*** Opening MATERIAL PROVIDED ***

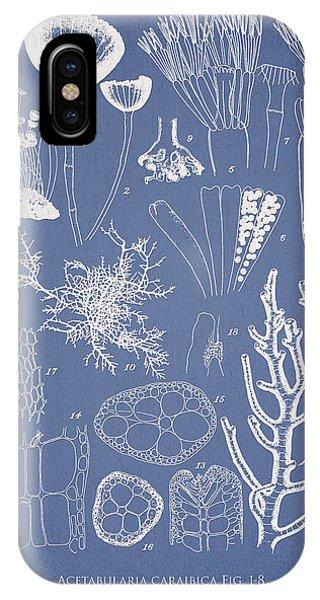 Alga iPhone X Case - Acetabularia Caraibica And Chondria Intricata by Aged Pixel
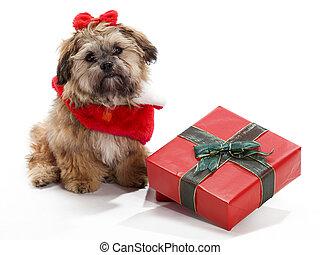 Sitting Christmas Shi Poo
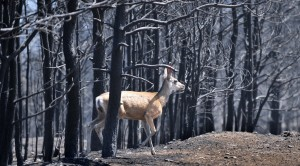 Washington's largest mule deer herd threatened by fires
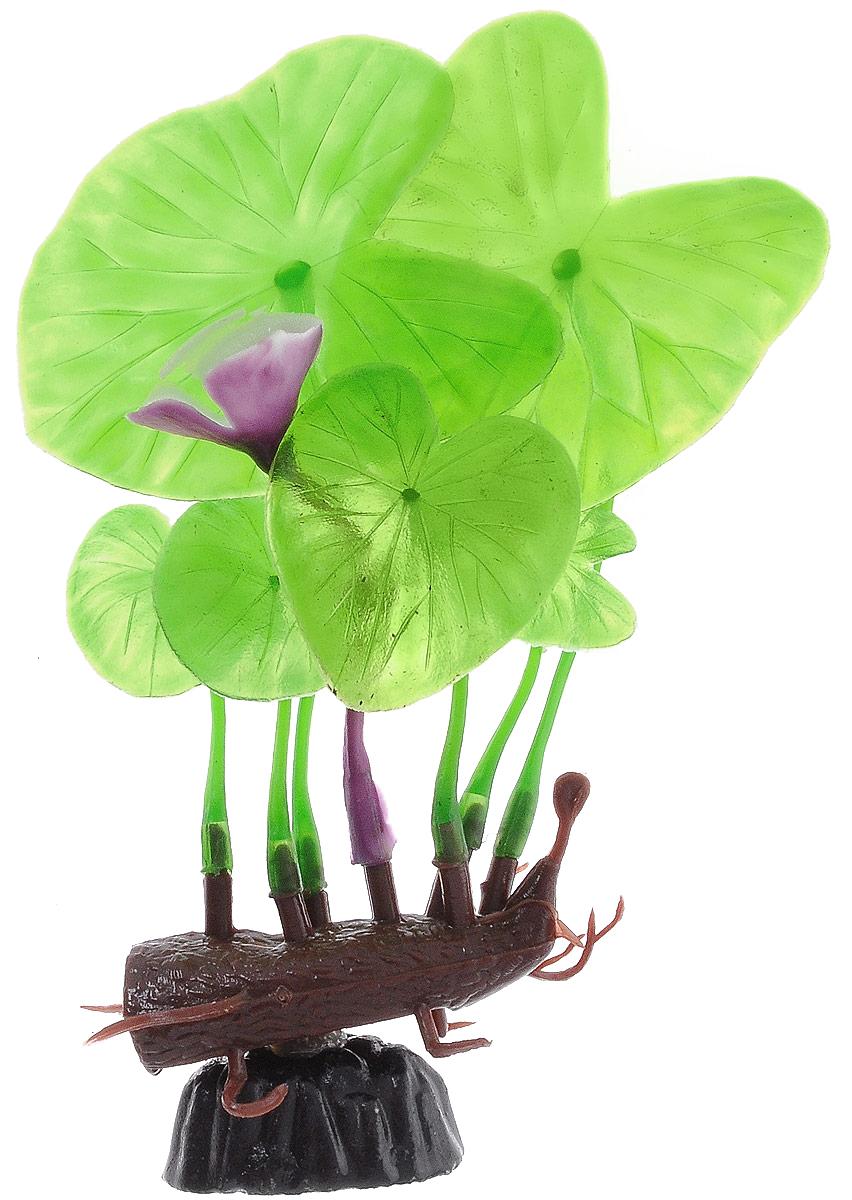 Растение для аквариума Barbus Лилия зеленая с цветком, пластиковое, высота 10 смPlant 013/10Растение для аквариума Barbus Лилия зеленая с цветком, выполненное из качественного пластика, станет оригинальным украшением вашего аквариума. Пластиковое растение идеально подходит для дизайна всех видов аквариумов. Оно абсолютно безопасно, нейтрально к водному балансу, устойчиво к истиранию краски, подходит как для пресноводного, так и для морского аквариума. Растение для аквариума Barbus поможет вам смоделировать потрясающий пейзаж на дне вашего аквариума или террариума. Высота растения: 10 см.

*** Closing MATERIAL PROVIDED ***

WHAT THE TASK REQUIRES —
Give back the data exactly, with no images.

SOLVED PROBLEM —
 Alga iPhone X Case - Acetabularia Caraibica And Chondria Intricata by Aged Pixel
 Sitting Christmas Shi Poo
 Washington's largest mule deer herd threatened by fires
 Растение для аквариума Barbus Лилия зеленая с цветком, пластиковое, высота 10 смPlant 013/10Растение для аквариума Barbus Лилия зеленая с цветком, выполненное из качественного пластика, станет оригинальным украшением вашего аквариума. Пластиковое растение идеально подходит для дизайна всех видов аквариумов. Оно абсолютно безопасно, нейтрально к водному балансу, устойчиво к истиранию краски, подходит как для пресноводного, так и для морского аквариума. Растение для аквариума Barbus поможет вам смоделировать потрясающий пейзаж на дне вашего аквариума или террариума. Высота растения: 10 см.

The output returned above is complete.